Task description:
The lines to return are those below that contain the word "from".

◇ ◇ ◇

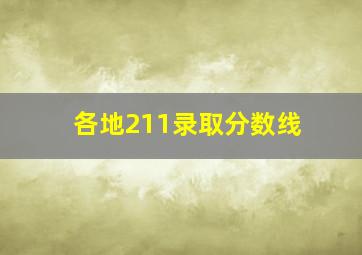 各地211录取分数线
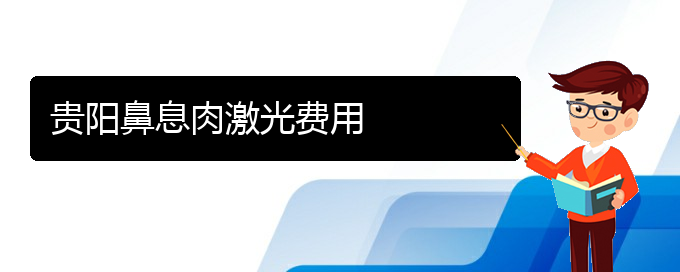 贵阳鼻息肉激光费用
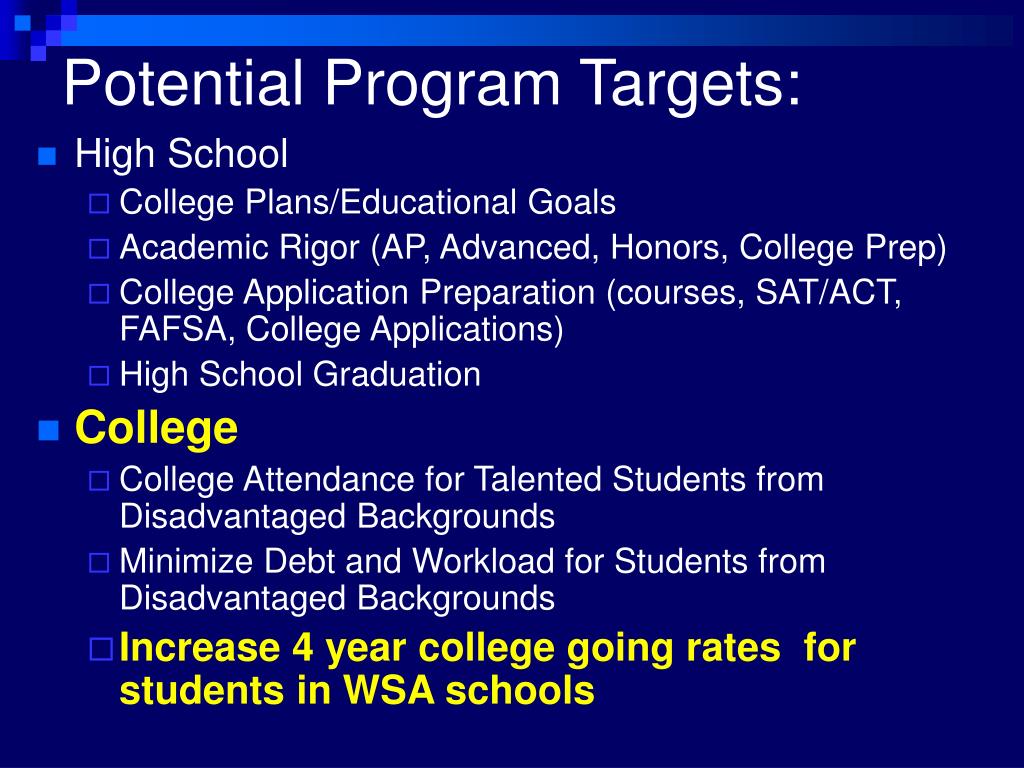 Potential Program Targets:

High School

College Plans/Educational Goals

Academic Rigor (AP, Advanced, Honors, College Prep)

College Application Preparation (courses, SAT/ACT, FAFSA, College Applications)

High School Graduation

College

College Attendance for Talented Students from Disadvantaged Backgrounds

Minimize Debt and Workload for Students from Disadvantaged Backgrounds

Increase 4 year college going rates for students in WSA schools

◇ ◇ ◇

Answer for the task:
College Attendance for Talented Students from Disadvantaged Backgrounds
Minimize Debt and Workload for Students from Disadvantaged Backgrounds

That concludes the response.